I saw Andy climb the dais, waving modestly and looking abashed at all the applause he was getting. Not sure if there could possibly be anything more embarrassing than this, I started to slink down in my chair. . . .
Oh but wait, there was something more embarrassing than my stepfather calling the school antique auction. There was also the fact that most of the applause he was getting was coming from a woman in the front row.
My mother.
"Hey," Shannon said. "Isn't that - "
"Yes," I interrupted her. "Yes, it is."
A few minutes later the auction began, with Andy doing a very good imitation of those auctioneers you see on TV, the ones who talk really fast. He was gesturing to an ugly orange plastic chair and declaring it "authentic Eames" and asking if anyone would be willing to bid a hundred dollars for it.
A hundred dollars? I wouldn't have traded a Rice Krispies treat for it.
But wouldn't you know it, people in the audience were lifting their paddles, and soon the chair went for 350 bucks! And nobody even complained about what a rip-off it was.
Clearly Sister Ernestine had impressed upon this audience just how badly the school needed its basketball court repaved, because people were just throwing their money away on the most worthless pieces of garbage ever. I saw CeeCee's aunt Pru and my own homeroom teacher Mr. Walden both bidding against each other for an extremely hideous lamp. Aunt Pru finally won it - for 175 bucks - then walked over to Mr. Walden, apparently to gloat. Except that a few minutes later, I saw them having lemonade together and overheard them laughing about sharing custody of the lamp, like it was a kid in a divorce settlement. Shannon, observing this, went, "Aw, isn't that cute?"

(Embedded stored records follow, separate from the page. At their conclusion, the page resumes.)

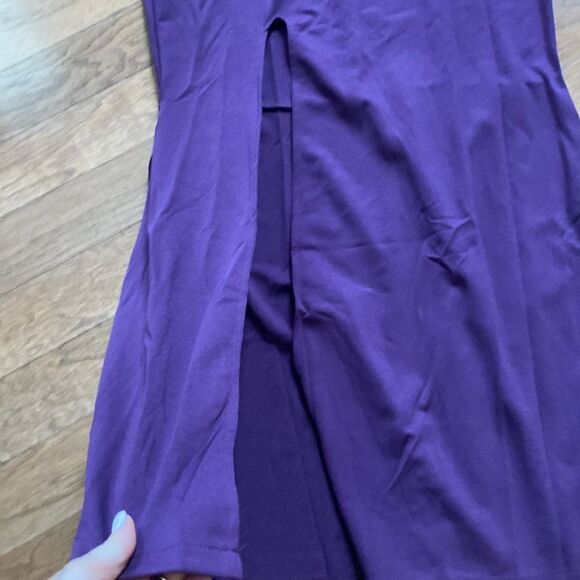 Metamorphosis‎ Girl Purple Cut Out Midi Dress 2XL Nwt - Picture 8 of 8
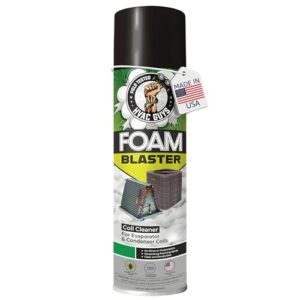 Foam Blaster AC Coil Cleaner for AC Unit | No Rinse Formula for Evaporators & Condensers | Neutral Citrus Scent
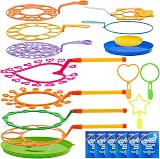 JOYIN 19pcs Large Bubble Wands Set with Tray 53cm Giant Bubbles Party Kit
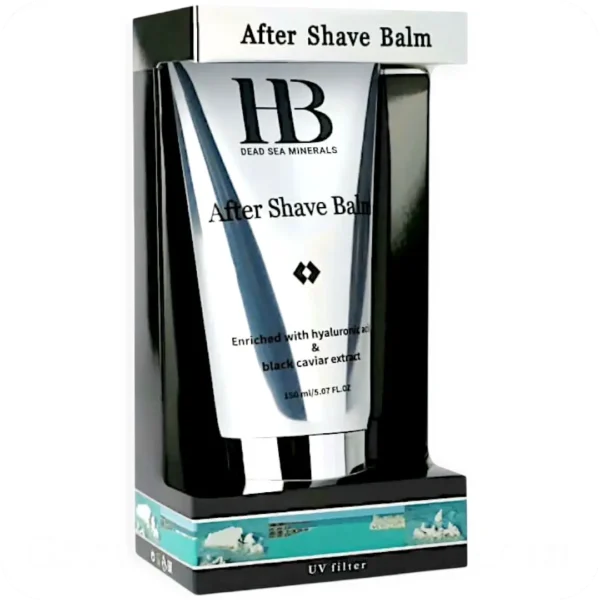 After Shave Balm with Hyaluronic Acid & Black Caviar Extract by HB 150 ml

Except that it totally wasn't. It totally isn't cute when your best friend's weird aunt and your homeroom teacher make a love connection, and you yourself can't get the guy you like to call you, because, oh guess what, he's a ghost and doesn't have a phone.
Not that if Jesse'd call, I'd have had anything much to say to him. What was I going to do, be all "Oh, yeah, by the way, Paul wants to travel through time and make it so you never died. But I plan on stopping him. Because I want you to roam around in the netherworld for a hundred and fifty years so you and I can make out in my mom's car. Okay? Buh-bye."